Critic's Pick: Jerry Maguire

Tom Cruise and Renee Zellweger have never been better than they are in their Cameron Crowe classic about a rebel sports agent and the girl he had at “Hello."

Critic's Pick: Public Enemies

Johnny Depp's bank robber John Dillinger is pretty much the good guy pursued by much-less-good guys J. Edgar Hoover (Billy Crudup) and G-man Melvin Purvis (Christian Bale) in a Depression-era saga by gangster-film auteur Michael Mann (ManhunterHeat). A bit familiar, but worth a look.
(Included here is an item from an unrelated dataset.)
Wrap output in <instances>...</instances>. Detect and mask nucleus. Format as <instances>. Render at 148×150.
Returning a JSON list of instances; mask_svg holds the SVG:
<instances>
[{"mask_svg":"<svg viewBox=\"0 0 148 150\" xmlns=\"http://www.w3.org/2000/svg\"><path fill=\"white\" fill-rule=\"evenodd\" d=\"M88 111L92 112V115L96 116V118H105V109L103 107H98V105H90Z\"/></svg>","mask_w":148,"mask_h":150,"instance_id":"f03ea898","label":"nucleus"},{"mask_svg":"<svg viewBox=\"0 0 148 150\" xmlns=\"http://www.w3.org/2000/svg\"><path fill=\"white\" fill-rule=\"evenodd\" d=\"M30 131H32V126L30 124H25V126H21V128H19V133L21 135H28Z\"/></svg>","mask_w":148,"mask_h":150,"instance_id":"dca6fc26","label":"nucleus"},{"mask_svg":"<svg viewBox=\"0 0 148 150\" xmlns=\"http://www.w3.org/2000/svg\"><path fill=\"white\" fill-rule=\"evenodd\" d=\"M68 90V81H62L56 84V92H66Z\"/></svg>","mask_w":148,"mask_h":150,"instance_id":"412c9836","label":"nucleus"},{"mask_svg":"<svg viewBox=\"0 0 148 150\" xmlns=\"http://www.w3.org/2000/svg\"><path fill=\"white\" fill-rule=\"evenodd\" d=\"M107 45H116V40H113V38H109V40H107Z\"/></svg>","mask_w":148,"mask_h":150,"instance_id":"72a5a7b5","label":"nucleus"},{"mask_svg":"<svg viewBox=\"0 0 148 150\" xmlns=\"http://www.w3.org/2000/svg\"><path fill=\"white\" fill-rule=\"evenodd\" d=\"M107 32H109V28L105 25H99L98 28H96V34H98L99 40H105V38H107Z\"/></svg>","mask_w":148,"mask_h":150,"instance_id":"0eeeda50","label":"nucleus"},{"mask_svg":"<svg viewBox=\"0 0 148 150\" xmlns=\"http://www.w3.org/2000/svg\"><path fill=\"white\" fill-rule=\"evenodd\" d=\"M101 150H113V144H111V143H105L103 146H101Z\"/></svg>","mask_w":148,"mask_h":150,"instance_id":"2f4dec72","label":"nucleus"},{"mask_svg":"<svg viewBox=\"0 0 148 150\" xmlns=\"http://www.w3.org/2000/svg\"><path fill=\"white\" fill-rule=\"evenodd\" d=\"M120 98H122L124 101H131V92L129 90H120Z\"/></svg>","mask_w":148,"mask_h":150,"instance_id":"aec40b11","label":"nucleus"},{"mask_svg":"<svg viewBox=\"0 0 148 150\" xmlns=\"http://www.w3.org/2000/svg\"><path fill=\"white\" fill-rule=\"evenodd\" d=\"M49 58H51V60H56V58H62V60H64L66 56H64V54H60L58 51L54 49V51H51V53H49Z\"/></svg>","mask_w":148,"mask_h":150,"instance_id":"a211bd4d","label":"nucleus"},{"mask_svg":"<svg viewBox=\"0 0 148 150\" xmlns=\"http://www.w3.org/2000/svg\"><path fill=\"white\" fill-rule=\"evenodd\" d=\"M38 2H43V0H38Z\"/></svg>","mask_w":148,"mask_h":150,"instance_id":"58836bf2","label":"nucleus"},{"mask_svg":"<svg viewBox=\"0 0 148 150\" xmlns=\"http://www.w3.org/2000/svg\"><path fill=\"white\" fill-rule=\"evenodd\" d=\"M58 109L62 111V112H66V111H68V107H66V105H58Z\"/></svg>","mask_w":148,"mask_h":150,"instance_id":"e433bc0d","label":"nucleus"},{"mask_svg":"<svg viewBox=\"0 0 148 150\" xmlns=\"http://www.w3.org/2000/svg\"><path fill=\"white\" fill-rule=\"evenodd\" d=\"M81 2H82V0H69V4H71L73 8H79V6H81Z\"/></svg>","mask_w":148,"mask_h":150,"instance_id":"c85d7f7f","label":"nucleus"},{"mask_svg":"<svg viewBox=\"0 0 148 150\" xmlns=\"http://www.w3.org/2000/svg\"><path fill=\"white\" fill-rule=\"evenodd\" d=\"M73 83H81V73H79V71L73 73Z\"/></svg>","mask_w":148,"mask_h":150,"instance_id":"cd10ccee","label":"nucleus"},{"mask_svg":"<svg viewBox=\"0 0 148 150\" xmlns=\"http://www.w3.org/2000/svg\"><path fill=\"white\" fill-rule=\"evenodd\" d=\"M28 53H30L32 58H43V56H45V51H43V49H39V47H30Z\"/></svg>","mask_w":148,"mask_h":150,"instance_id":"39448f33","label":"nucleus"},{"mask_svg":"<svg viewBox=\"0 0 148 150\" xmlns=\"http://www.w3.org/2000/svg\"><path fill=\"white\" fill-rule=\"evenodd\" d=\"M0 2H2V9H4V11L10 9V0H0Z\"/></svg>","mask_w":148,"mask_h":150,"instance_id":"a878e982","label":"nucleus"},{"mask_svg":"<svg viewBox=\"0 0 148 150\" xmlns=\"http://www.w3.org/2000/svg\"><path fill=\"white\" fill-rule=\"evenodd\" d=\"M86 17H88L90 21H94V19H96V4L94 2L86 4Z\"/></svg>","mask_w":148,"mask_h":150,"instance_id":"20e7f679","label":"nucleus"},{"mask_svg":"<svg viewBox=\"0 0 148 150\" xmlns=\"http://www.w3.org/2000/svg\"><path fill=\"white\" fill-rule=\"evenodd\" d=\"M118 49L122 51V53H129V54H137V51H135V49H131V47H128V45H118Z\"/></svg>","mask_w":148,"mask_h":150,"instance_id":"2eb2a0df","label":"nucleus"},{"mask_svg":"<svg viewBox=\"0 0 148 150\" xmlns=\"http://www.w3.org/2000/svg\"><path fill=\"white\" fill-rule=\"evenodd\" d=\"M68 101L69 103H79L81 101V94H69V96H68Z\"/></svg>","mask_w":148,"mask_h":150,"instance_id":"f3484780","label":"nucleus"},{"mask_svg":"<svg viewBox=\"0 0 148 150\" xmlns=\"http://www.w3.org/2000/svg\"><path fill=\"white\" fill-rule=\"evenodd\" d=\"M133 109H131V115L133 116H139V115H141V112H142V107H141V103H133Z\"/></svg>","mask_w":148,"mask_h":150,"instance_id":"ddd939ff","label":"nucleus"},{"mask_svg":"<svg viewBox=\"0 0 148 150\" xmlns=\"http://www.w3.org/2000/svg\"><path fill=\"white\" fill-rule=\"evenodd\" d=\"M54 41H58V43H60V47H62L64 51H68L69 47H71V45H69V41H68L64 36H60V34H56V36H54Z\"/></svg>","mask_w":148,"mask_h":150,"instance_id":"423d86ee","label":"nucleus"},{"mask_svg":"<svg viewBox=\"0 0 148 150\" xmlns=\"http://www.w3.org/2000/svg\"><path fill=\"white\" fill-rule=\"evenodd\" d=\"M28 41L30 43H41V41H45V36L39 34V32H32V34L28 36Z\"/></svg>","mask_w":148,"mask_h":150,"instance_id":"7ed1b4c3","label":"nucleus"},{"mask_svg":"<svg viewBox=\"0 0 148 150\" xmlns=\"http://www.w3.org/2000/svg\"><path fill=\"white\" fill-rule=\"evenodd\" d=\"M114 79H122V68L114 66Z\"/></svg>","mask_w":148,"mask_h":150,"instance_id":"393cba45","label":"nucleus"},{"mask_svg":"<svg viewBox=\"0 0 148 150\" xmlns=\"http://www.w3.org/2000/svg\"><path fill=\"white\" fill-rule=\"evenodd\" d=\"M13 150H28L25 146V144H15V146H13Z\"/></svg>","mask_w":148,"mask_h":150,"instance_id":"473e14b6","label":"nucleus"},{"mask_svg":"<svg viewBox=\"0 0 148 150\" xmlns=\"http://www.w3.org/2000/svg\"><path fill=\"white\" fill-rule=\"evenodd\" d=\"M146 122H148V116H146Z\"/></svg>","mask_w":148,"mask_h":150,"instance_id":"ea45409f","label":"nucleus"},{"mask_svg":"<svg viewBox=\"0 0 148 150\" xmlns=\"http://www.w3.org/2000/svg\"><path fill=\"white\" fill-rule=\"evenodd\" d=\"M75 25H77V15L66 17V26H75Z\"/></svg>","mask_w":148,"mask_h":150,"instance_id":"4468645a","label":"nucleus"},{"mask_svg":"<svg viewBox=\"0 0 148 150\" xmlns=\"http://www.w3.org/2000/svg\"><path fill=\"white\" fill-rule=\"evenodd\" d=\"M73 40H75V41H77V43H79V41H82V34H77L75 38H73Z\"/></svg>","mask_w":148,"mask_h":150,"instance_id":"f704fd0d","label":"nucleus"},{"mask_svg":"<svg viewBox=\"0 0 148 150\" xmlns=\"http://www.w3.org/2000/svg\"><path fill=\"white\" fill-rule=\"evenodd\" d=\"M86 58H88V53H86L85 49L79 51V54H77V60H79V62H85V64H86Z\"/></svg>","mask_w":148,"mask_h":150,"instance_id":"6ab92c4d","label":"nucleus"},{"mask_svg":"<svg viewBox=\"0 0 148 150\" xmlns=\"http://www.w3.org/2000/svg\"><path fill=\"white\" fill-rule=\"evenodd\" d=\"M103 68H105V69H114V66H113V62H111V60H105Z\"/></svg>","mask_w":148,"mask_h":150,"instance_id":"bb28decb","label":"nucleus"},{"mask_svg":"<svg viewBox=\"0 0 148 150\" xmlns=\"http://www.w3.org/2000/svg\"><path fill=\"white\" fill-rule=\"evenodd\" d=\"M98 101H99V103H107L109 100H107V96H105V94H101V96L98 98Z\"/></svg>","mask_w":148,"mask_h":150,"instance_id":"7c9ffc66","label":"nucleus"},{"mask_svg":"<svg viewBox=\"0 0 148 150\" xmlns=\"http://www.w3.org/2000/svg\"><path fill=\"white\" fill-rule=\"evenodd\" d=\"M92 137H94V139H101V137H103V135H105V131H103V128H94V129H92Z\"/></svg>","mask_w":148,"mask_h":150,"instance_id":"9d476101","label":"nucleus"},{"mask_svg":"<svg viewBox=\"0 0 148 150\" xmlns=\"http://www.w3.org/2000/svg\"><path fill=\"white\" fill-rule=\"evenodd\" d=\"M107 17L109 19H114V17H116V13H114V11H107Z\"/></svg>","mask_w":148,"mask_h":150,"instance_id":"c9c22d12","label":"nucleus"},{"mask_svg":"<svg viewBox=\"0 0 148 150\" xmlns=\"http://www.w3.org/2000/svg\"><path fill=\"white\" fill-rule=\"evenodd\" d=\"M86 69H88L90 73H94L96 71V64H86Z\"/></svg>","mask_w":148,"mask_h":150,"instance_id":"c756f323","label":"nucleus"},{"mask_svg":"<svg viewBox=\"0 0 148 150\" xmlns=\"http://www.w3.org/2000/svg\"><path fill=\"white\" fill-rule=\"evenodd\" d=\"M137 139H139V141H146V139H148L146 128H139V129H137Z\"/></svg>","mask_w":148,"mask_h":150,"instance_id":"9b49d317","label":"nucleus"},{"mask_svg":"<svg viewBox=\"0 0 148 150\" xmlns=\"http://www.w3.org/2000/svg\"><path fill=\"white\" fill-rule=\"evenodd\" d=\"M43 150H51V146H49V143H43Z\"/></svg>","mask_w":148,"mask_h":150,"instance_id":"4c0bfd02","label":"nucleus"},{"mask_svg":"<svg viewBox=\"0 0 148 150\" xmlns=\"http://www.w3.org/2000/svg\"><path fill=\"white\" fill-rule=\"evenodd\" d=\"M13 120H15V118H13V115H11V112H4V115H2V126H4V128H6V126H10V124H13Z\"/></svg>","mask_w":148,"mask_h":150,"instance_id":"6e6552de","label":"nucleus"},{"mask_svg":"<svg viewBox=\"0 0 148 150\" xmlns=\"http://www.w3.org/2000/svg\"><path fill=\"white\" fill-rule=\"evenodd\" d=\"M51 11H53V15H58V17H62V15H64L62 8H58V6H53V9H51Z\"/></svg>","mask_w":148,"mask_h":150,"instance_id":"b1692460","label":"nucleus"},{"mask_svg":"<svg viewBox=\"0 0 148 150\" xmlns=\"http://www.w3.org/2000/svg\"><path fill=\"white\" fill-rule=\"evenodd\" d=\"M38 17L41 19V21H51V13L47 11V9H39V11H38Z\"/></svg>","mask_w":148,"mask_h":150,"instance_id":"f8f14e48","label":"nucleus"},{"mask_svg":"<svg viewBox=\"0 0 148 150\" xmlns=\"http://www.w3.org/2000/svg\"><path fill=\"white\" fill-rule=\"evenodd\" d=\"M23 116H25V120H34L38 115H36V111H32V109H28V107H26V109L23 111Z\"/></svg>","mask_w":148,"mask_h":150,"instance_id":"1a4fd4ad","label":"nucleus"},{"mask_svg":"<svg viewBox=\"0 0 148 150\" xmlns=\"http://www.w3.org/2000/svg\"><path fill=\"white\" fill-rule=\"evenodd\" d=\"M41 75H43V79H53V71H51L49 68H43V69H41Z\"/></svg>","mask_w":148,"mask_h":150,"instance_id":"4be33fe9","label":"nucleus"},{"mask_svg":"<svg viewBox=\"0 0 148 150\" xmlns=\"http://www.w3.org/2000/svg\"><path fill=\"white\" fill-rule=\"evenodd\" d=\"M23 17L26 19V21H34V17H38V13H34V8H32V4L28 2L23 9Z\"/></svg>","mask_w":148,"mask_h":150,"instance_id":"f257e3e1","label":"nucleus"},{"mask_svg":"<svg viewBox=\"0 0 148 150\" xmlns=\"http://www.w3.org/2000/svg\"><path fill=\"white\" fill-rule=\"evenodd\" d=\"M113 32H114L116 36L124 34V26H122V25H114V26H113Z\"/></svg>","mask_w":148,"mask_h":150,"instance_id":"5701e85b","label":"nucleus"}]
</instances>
Critic's Pick: School Daze

Disorganized even by Spike Lee standards, it's still an extremely watchable semi-comedy, semi-musical about an all-Black college (inspired by Lee's own undergrad experience) and the cultural clash between its students — for once, not defined with reference to whites. Lee is good as a kid yearning to pledge at a frat, Laurence Fishburne better as his highbrow activist cousin.

Critic's Pick: Tootsie

Dustin Hoffman was never a greater man than when he played a desperate actor impersonating a woman to get a soap opera job. But he's nearly upstaged by the superb comic cast: Bill Murray, Jessica Lange, Teri Garr, Dabney Coleman, Geena Davis, and its director, Sydney Pollack, as Hoffman's bewildered agent.

Critic's Pick: United 93

What was it like to be aboard a jet hijacked by terrorists on 9/11 and resisting them heroically? Or to be the air traffic controllers on the ground struggling to cope with the crisis? This movie plays like you're there as events unfold in real time.